Procedure: Digestion

  1. Weigh approximately 1 g ground sample into digestion flask, recording weight (W) to nearest 0.1 mg. Include reagent blank and high purity lysine HCl as check of correctness of digestion parameters. Weigh a second subsample for laboratory dry matter determination.
  2. Add 15 g potassium sulfate, 0.04 g anhydrous copper sulfate, 0.5 to 1.0 g alundum granules, or add 16.7 g K2SO4, 0.01 g anhydrous copper sulfate, 0.6 g TiO2 and 0.3 g pumice. Then add 20 mL sulfuric acid. (Add additional 1.0 mL sulfuric acid for each 0.1 g fat or 0.2 g other organic matter if sample weight is greater than 1 g.)
  3. Place flask on preheated burner (adjusted to bring 250 mL water at 25oC to rolling boil in 5 min).
  4. Heat until white fumes clear bulb of flask, swirl gently, and continue heating for 90 min for copper catalyst or 40 min for CuSO4/TiO2 mixed catalyst.
  5. Cool, cautiously add 250 mL distilled water and cool to room temperature (less than 25oC). Note: If bumping occurs during distillation, volume of water may be increased to ca. 275 mL.


  1. Prepare titration flask by adding appropriate volume (VHCl) accurately measured acid standard solution to amount of water so that condenser tip is immersed (try 15 mL acid and 70 mL water if undecided). For reagent blank, pipet 1 mL of acid and add approximately 85 mL water. Add 3 to 4 drops methyl red indicator solution.
  2. Add 2 to 3 drops of tributyl citrate or other antifoam agent to digestion flask to reduce foaming.
  3. Add another 0.5 to 1.0 g alundum granules.
  4. Slowly down side of flask, add sufficient 45% sodium hydroxide solution (approximately 80 mL) to make mixture strongly alkali. (Do not mix until after flask is connected to distillation apparatus or ammonia will be lost.)
--------
§ Description of the task:
Reproduce the digestion procedure verbatim from "1. Weigh approximately" to "greater than 1 g.)".
--------
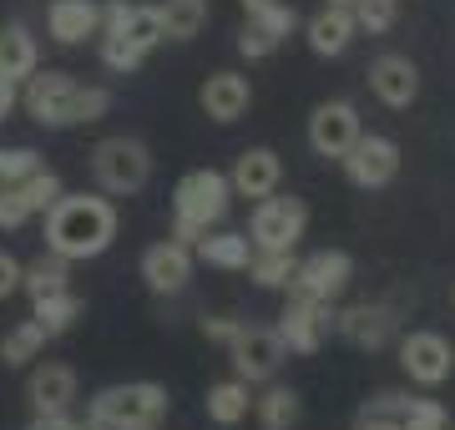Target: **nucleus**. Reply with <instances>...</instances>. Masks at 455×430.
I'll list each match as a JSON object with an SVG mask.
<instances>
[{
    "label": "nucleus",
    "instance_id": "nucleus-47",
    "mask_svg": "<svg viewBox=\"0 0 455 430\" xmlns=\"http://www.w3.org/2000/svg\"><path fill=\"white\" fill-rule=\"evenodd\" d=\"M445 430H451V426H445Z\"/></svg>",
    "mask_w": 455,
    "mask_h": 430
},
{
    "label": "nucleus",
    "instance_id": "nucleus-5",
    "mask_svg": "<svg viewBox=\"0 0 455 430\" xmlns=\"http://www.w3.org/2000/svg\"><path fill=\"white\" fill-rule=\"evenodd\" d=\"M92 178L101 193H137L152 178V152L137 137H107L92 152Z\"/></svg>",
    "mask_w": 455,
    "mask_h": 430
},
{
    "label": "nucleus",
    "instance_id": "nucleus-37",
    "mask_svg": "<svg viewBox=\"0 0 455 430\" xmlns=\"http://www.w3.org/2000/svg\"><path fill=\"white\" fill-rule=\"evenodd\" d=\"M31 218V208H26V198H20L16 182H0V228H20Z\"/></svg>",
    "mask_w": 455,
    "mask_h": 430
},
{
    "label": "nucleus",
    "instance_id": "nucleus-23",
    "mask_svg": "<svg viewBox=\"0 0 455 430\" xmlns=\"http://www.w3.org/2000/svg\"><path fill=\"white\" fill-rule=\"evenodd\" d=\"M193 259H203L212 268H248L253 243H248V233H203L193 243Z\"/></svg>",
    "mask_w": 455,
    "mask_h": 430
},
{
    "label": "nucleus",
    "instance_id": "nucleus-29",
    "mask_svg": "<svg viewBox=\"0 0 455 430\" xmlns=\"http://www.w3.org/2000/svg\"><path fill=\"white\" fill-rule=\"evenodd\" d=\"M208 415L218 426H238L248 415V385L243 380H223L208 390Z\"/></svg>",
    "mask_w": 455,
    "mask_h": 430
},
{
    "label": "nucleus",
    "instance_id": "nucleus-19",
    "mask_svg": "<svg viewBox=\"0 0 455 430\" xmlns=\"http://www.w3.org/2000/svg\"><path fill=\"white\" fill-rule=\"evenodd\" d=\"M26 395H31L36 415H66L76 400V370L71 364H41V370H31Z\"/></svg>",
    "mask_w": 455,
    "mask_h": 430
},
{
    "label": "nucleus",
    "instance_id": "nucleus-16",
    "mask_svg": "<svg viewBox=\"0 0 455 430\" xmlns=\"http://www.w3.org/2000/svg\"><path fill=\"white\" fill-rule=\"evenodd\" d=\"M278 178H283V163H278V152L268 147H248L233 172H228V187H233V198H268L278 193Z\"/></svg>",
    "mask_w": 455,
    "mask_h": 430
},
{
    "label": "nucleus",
--------
§ Expected output:
1. Weigh approximately 1 g ground sample into digestion flask, recording weight (W) to nearest 0.1 mg. Include reagent blank and high purity lysine HCl as check of correctness of digestion parameters. Weigh a second subsample for laboratory dry matter determination.
  2. Add 15 g potassium sulfate, 0.04 g anhydrous copper sulfate, 0.5 to 1.0 g alundum granules, or add 16.7 g K2SO4, 0.01 g anhydrous copper sulfate, 0.6 g TiO2 and 0.3 g pumice. Then add 20 mL sulfuric acid. (Add additional 1.0 mL sulfuric acid for each 0.1 g fat or 0.2 g other organic matter if sample weight is greater than 1 g.)